After carefully testing your fast sine function again (the c version, not the assembly version), it does seem to be about twice as fast as the standard function. =)
So starting implementing your dimensional sorting suggestion. Using insertion-sort to sort the objects in each dimension is super fast since there's good coherency between frames. Then the idea was to take each object and use the sorted lists to figure out which other objects are nearby in each dimension. Across the 3 dimensions, there would be some duplicate nearby objects, so I'd cull those and then finally do interactions for what's left over.
However, dimensional sorting doesn't seem to work if my people/objects are different sizes, which is desirable for my project. Still thinking about workaround...
Further, for each dimension (say x), each object potentially collides with all the objects inside of a slice in the other dimensions (all the objects in the collision range in x, but with any y or z). This is really expensive if the object density is high. This isn't an issue for a 1D system, and less for a 2D system, but seems like it would be crippling in 3D. Is there something I'm missing?

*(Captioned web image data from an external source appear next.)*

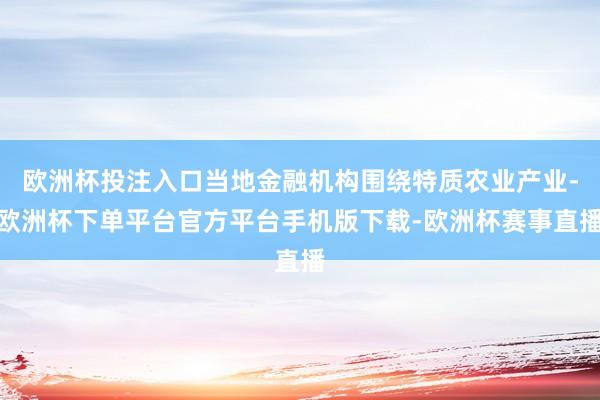 欧洲杯投注入口当地金融机构围绕特质农业产业-欧洲杯下单平台官方平台手机版下载-欧洲杯赛事直播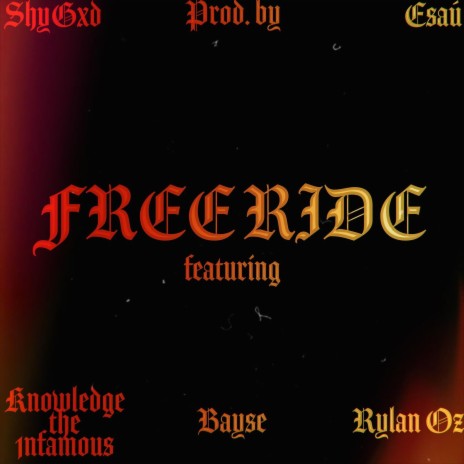 Free Ride ft. Rylan Oz, Knowledge the 1nfamous, Bayse & Shygxd | Boomplay Music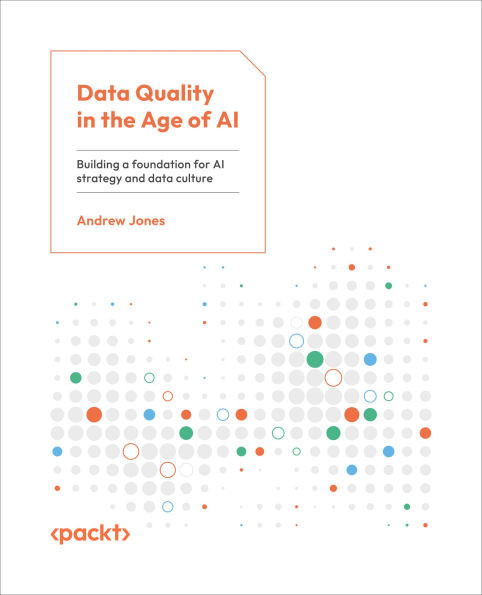 Data Quality in the Age of AI : Build a Foundation for Your AI Strategy and Data Culture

When I get a chance I may finish up the sort thing and get some real numbers anyway.
@alphadog Well, I've already established that yes, certain functions are being called upwards of 10million times a second. Even if I can reduce the number of interaction checks I can do with spatial partitioning, those functions will be called a lot. For example, I just benchmarked my collision algorithm, and commenting out its contents doubles the performance of my application. Performance is ok now, but once I add artificial intelligence for each object, its going to get slow.
The idea of writing a sort-algorithm in assembly never even crossed my mind. I don't think I will try it. Do you have a suggestion for a spatial subdivision algorithm that works well for many dynamic objects? My intuition says the cost would outweigh the benefit because of all the updating, but I'm not so experienced with these things.
Adding an initial box-test to my collision algorithm boosted performance by about 15%, which is not groundbreaking, but nice for 3 extra lines of code.
I also benched the circular, doubly-linked list that I was storing my objects/people in versus ordinary arrays. Iterating through the objects for interactions and rendering is only between 0 and 20% faster (total application performance) with arrays. I'll stick with the convenience of the linked-list for now.